Di suatu hotel di Jakarta. Di dalam kamar yang bernomor 1234. Netherlands menaruh syal yang selalu ia pakai di sebuah kursi dan membuka kancing kemeja biru tua yang ia pakai hari itu. Netherlands meneguk segelas air putih dan kemudian langsung berbaring di kasurnya.
Dan sekali lagi, malam ini ia hanya memikirkan satu orang saja. Seorang wanita yang ia 'jajah' selama 3,5 abad. Seorang wanita yang ia sakiti selama itu dan sekaligus wanita yang ia cintai dari dulu sampai sekarang.
"Indonesia..."
Itu namanya. Seorang 'negara' yang sangat cantik, ramah dan akan sedikit kasar bila sesuatu membuatnya marah. Ah, seharusnya kata sedikit itu dihapus saja ya?
"Indonesia..."
Netherlands memanggil namanya lagi.

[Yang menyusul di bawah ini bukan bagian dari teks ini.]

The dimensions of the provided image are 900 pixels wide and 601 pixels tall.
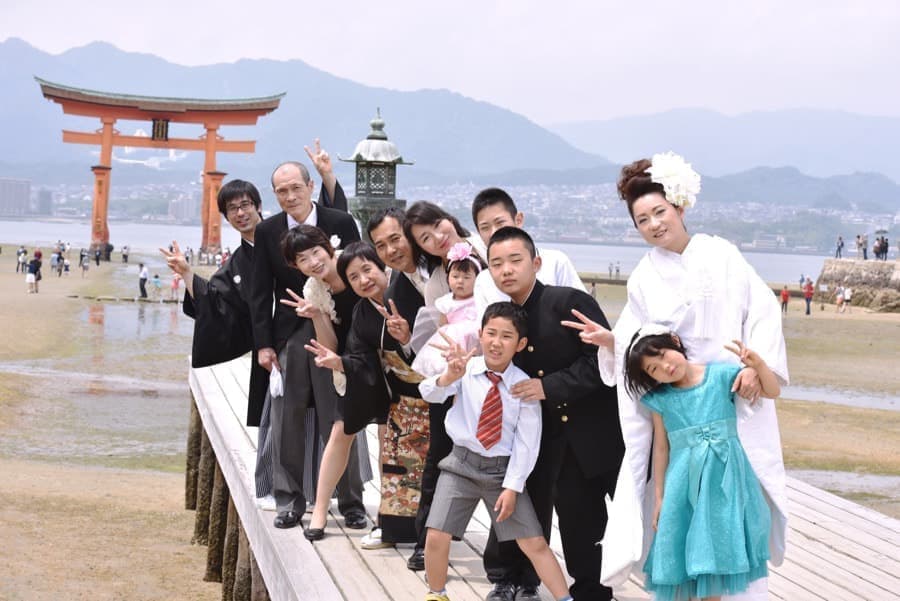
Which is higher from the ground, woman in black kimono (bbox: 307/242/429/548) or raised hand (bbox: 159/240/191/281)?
raised hand (bbox: 159/240/191/281)

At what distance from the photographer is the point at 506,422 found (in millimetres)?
3762

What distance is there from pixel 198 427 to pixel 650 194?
7.13 meters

Entah apakah ia memanggil namanya terus menerus supaya Indonesia tiba-tiba muncul di kamarnya ataupun hanya sekedar memanggil namanya itu saja dan mengingat masa lalunya yang ia sangat ingin lupakan dan sekaligus sangat berharga baginya.
Netherlands awalnya datang ke Indonesia hanya untuk memdapatkan rempah-rempah. Ia sebenarnya tidak tau sejak kapan mulai terjadinya permusuhan antara dia dan Indonesia. Seilir waktu berjalan Netherlands akhirnya menyadari keserakahannya terhadap rempah-rempah yang dimiliki oleh Indonesia.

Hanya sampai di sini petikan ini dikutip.